## Description of the task
Go through the records below line by line. Count the lines with "outcome" and give the count alone.

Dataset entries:
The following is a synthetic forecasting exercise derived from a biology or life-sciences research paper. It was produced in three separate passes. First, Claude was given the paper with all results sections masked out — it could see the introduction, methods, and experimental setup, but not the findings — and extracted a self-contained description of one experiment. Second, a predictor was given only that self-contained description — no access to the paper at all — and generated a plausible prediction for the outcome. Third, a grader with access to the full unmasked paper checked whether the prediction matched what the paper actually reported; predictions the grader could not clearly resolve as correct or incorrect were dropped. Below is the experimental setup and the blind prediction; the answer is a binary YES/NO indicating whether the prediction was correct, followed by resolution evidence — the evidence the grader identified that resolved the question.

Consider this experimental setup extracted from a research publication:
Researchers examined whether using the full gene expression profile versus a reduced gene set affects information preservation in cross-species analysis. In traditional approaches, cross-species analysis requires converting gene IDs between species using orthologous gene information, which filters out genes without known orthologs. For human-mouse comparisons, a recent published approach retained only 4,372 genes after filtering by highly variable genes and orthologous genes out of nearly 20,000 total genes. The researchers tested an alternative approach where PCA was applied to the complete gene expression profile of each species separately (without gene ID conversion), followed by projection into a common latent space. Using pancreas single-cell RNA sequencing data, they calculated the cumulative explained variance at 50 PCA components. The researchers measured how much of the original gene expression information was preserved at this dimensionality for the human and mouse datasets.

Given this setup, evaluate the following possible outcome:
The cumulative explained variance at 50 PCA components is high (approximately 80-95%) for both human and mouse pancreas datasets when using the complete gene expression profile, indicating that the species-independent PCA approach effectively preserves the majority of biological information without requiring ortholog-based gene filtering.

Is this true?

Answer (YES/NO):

## Solution to this task
2